Commissioner of U.S. Food and Drug Administration Dr. Stephen M. Hahn speaks during a news conference about the latest coronavirus disease (COVID-19) developments, in the Brady Press Briefing Room of the White House in Washington, U.S. August 23, 2020.
Erin Scott | Reuters
The chief of the U.S. Food and Drug Administration is prepared to bypass the full federal approval process in order to make a Covid-19 vaccine available as soon as possible, according to an interview in The Financial Times.
Insisting that the move would not be due to pressure from the Trump administration to fast track a vaccine, FDA Commissioner Stephen Hahn told the publication that an emergency authorization could be appropriate before phase three clinical trials are completed if the benefits outweigh the risks.
“It is up to the [vaccine developer] to apply for authorization or approval, and we make an adjudication of their application,” Hahn told The Financial Times. “If they do that before the end of phase three, we may find that appropriate. We may find that inappropriate, we will make a determination.”
The comments come a week after the FDA granted emergency authorization of convalescent plasma to treat hospitalized Covid-19 patients, despite concerns among some health officials that data from clinical trials is too weak to support widespread application of the treatment yet. That announcement was on the heels of President Trump accusing the FDA, without any evidence, of trying to hurt him politically by dragging its feet in approving new coronavirus vaccines and treatments.
Hahn told the Financial Times that he wouldn’t rush a vaccine solely to please Trump.
“We have a convergence of the Covid-19 pandemic with the political season, and we’re just going to have to get through that and stick to our core principles,” Hahn said.
“This is going to be a science, medicine, data decision,” he said. “This is not going to be a political decision.”
He said emergency authorization could be used to safely make the vaccine available for use by certain groups before clinical trials are completed.
“Our emergency use authorization is not the same as a full approval,” Hahn said. “The legal, medical and scientific standard for that is that the benefit outweighs the risk in a public health emergency.”
Last week, The Financial Times reported that the Trump administration was considering an emergency use authorization before the presidential election for an experimental coronavirus vaccine developed in the U.K. by Oxford University and AstraZeneca.

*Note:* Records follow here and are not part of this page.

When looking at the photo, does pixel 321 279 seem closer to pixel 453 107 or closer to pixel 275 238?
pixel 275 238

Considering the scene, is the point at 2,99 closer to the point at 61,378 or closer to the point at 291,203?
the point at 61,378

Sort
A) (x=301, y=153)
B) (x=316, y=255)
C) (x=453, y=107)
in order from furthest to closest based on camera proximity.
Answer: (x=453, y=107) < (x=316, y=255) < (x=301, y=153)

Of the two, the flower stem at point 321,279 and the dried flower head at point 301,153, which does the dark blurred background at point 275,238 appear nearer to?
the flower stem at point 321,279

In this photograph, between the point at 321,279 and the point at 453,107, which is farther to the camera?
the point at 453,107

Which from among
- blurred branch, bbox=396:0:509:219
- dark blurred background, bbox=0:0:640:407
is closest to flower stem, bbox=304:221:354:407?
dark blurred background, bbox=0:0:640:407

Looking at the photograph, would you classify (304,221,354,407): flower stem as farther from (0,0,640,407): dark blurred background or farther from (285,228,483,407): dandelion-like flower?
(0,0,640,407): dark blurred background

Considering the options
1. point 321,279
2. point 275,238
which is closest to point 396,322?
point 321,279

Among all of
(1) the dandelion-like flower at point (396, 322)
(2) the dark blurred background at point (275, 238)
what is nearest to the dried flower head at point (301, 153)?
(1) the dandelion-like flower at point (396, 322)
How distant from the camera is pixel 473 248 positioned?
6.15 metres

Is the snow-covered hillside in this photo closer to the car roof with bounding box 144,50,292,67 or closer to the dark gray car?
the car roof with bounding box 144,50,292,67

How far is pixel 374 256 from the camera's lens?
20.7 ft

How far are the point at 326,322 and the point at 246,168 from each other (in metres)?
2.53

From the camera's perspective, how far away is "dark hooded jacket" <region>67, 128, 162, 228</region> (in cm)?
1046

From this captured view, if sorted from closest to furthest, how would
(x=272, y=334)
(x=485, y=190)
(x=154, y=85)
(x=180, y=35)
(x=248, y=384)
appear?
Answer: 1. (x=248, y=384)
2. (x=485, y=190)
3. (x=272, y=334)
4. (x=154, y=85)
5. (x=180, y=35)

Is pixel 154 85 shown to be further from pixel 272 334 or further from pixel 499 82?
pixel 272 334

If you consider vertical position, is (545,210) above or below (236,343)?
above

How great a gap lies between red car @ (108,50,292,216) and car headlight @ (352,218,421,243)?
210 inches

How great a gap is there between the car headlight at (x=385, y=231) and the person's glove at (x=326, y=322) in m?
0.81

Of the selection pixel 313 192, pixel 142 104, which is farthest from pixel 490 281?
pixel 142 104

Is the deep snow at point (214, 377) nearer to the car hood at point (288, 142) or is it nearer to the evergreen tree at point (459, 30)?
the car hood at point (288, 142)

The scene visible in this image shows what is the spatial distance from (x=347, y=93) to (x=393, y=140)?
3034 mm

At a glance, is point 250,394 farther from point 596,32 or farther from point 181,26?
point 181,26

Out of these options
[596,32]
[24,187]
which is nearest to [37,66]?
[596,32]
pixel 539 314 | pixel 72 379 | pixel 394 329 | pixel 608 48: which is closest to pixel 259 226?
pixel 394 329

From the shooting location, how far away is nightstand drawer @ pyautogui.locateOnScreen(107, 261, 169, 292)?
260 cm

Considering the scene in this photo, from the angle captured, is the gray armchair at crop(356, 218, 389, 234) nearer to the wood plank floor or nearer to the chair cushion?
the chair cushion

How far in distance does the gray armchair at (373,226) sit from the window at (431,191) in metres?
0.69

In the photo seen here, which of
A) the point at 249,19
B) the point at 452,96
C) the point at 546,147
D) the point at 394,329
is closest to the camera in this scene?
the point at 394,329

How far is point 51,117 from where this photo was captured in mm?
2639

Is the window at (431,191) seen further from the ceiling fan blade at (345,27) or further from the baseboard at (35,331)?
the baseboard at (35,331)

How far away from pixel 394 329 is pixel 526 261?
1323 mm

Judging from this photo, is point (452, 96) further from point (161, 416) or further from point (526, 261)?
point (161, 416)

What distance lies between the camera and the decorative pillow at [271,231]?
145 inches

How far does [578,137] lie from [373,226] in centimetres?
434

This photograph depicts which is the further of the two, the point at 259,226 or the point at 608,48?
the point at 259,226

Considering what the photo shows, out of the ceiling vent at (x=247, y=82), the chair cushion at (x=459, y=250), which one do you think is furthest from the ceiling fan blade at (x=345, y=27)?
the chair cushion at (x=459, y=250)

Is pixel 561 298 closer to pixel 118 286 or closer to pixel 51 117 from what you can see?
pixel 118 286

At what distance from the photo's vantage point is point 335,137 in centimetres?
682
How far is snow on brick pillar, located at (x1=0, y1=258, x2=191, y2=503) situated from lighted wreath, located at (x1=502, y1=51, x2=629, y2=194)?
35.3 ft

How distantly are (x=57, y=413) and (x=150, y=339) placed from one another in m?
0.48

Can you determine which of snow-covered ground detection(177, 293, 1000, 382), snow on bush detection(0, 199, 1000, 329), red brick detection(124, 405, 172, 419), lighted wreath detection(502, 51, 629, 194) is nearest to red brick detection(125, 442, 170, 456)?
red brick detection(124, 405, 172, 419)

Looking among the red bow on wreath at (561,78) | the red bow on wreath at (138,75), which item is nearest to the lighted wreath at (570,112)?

At the time, a spokesperson for the Department of Health and Human Services, which includes the FDA, said any reports about an emergency authorization for a vaccine prior to the election were “absolutely false.” AstraZeneca said it had not discussed such a move with the U.S. government.
Already, China and Russia have each approved vaccines without waiting for the completion of phase three trials, which come with the most rigorous testing for a potential new drug. Public health officials in the U.S. and elsewhere have warned that the move could be unsafe.
The coronavirus has infected more than 5.9 million people in the U.S. as of Saturday, representing about a quarter of the world’s reported cases, according to Johns Hopkins University data. The death toll in the U.S. has reached more than 182,000.